OCR

An image only PDF is one which is typically created by using a document scanner to scan a hardcopy document. It only contains picture(s) of the scanner page(s), There is no text layer.

Whereas a text searchable PDF is one that contains both the picture(s) of the scanned page(s), and a text layer containing every word that is shown on that page. That text layer allows words to be cut cut from that layer or searched for.

The OCR pre-processor is used to generate OCR text from a PDF document's pages. That data in that text layer can be passed into RIA Fields, or passed into an Open AI model for analysis and data extraction.
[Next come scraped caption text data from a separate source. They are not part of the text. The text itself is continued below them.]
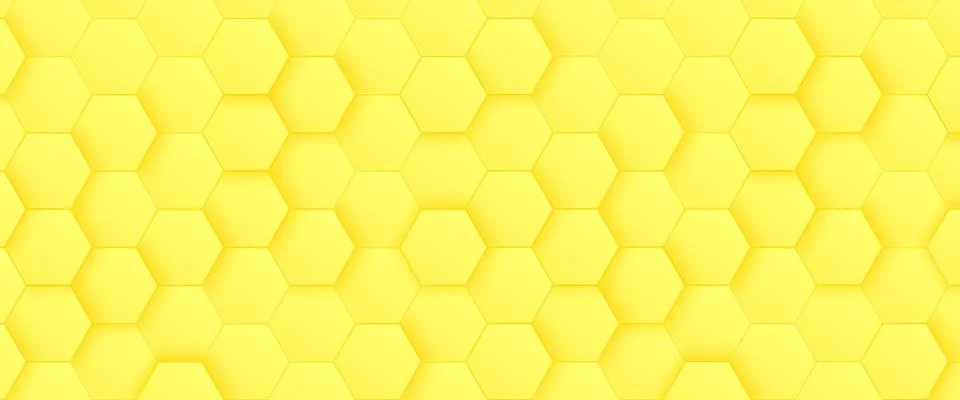 Pattern hexagon background Illustrazione stock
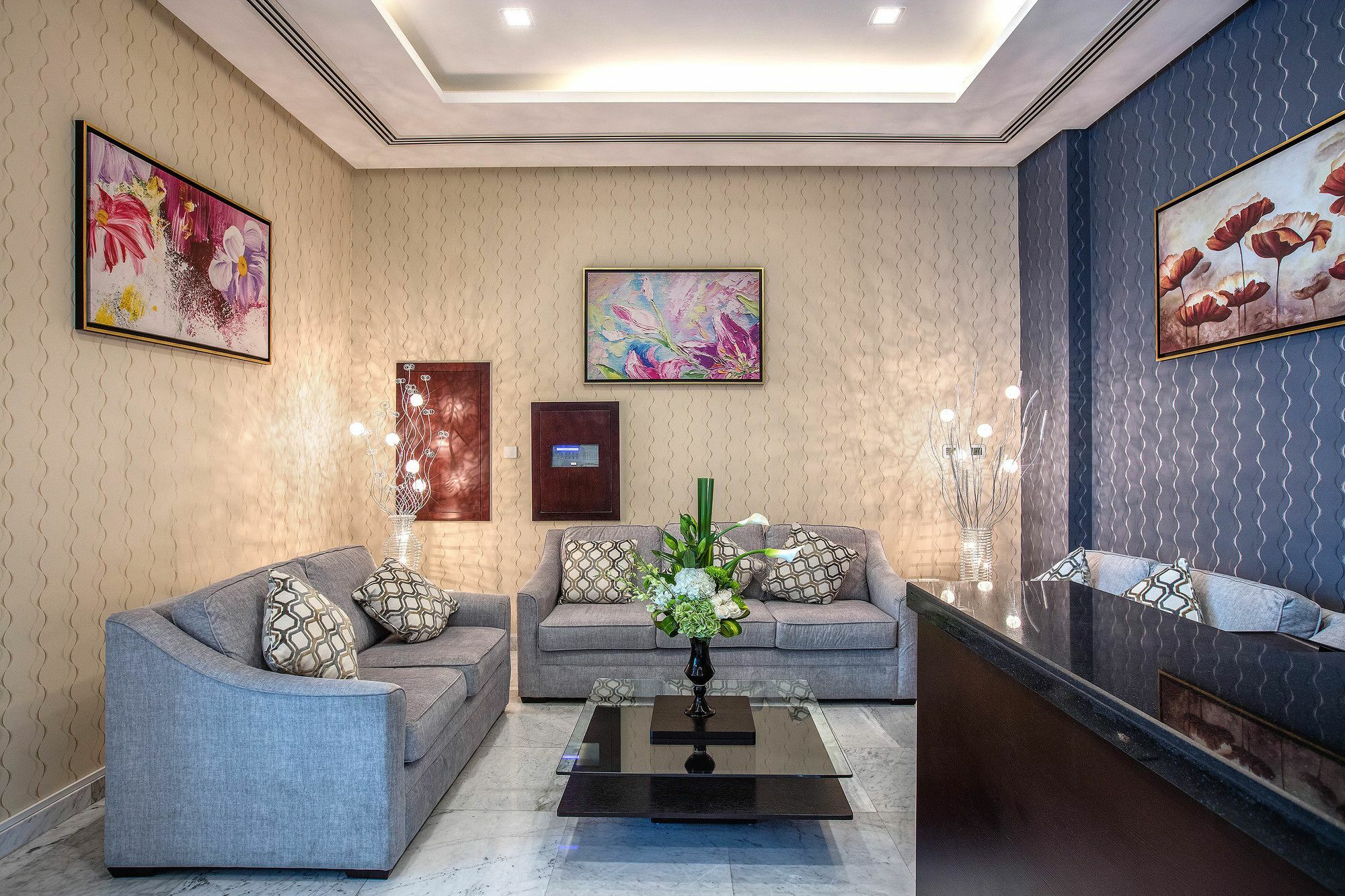 Aspire Tower Apartment Манама Екстериор снимка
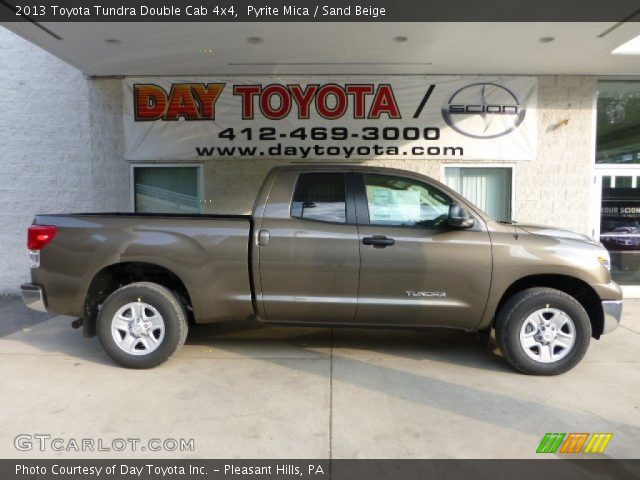 2013 Toyota Tundra Double Cab 4x4 in Pyrite Mica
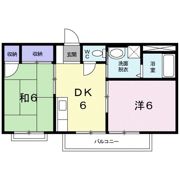 マロンガーデンT・Kの間取り画像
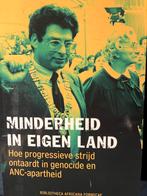 Minderheid in Eigen Land - Boek over ANC-apartheid, Boeken, Muziek, Ophalen of Verzenden, Gelezen, Overige onderwerpen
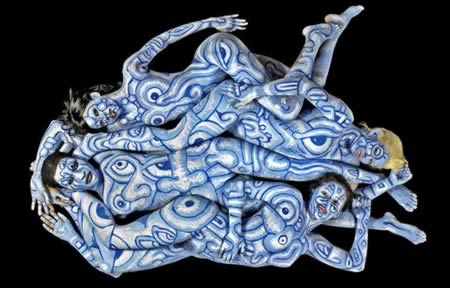 Beautiful and Creative Body Paintings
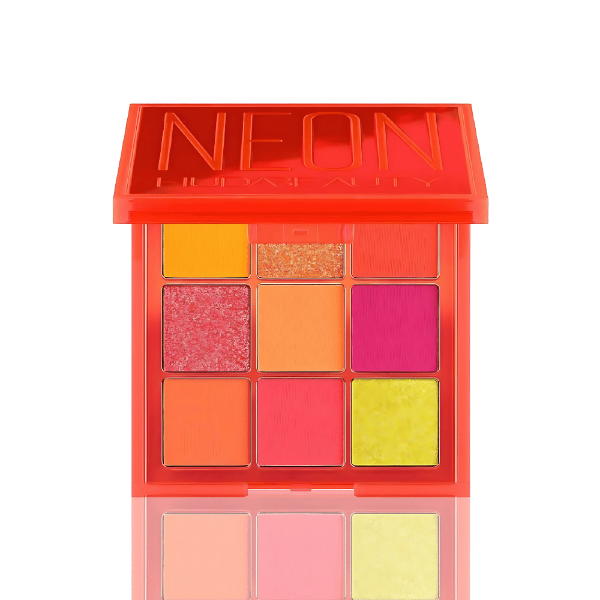 Huda Beauty Neon Orange Obsessions Eyeshadow Palette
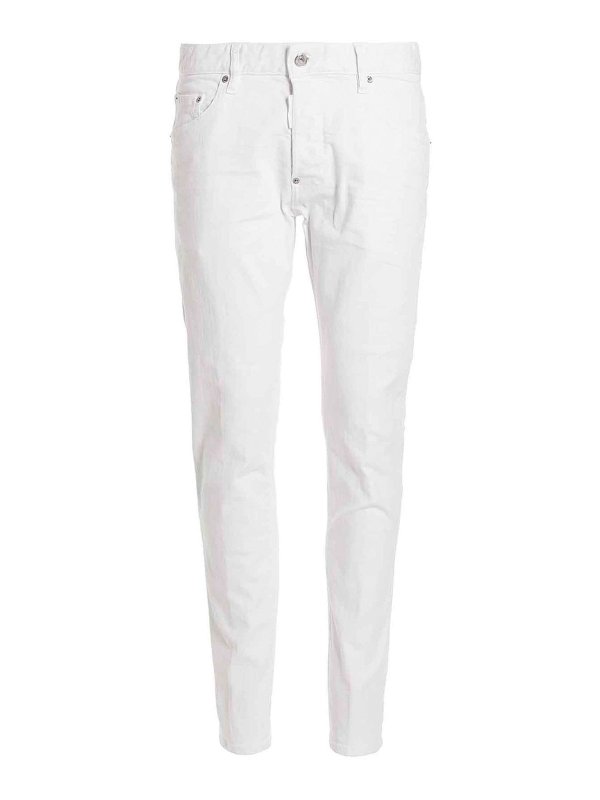 DSQUARED2: straight leg jeans - Skater jeans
The OCR screen looks like this:

Stage Settings

Process Subject File

Always enabled.

Process Attachments

Enabled if you want to OCR attachment pages.

Process Generated

Usually enabled

OCR Resolution

Leave at 300 DPI

Skip Pages With Text

You might enable this option, if your document PDF pages are already text searchable and you want to keep that existing text layer and not re-ocr that page to create a new text layer for it.

Remove Blank Pages

Enable this option if you want to remove document pages during the file converter processing.

Rotate

Enable this option if you want the OCR engine to rotate the page to the correct orientation (portrait or landscape) based on the OCR text orientation.

Deskew

Enable this option if you want the OCR engine to deskew (straighten) the page so is as close to 100% straight as is possible. Mainly used to help straighten documents generated by the scanning hard copy paper documents. where the images may be skewed to the left or right as the pages are scanned.

Include OCR Text Layer

Usually enabled.

PDF Optimisation

When enabled, may help to reduce the size of the PDf file

Concurrent Threads

Defaults to 1 OCR thread.

The time taken for a single thread to OCR a single page is between 3-6 seconds.

Make sure your server is deployed on hardware that use fast CPU frequency. The higher the CPU clock rate the faster the OCR.

Pages with little or no text take less time to OCR than pages with hundreds of words to OCR.

Pages with graphics and shading will slow down the OCR process.

Images scanned at 300 DPI are optimal for OCR processing.

Performing OCR on a small document with 1-3 pages is fairly quick.

Performing OCR on a large document with 500 pages will cause a massive OCR bottleneck, stuck waiting for that document to OCR, before any other documents OCR can be run.

Consider limiting file sizes sent to OCR, or only OCR large files between 7pm and 5am, or consider enabling more OCR threads.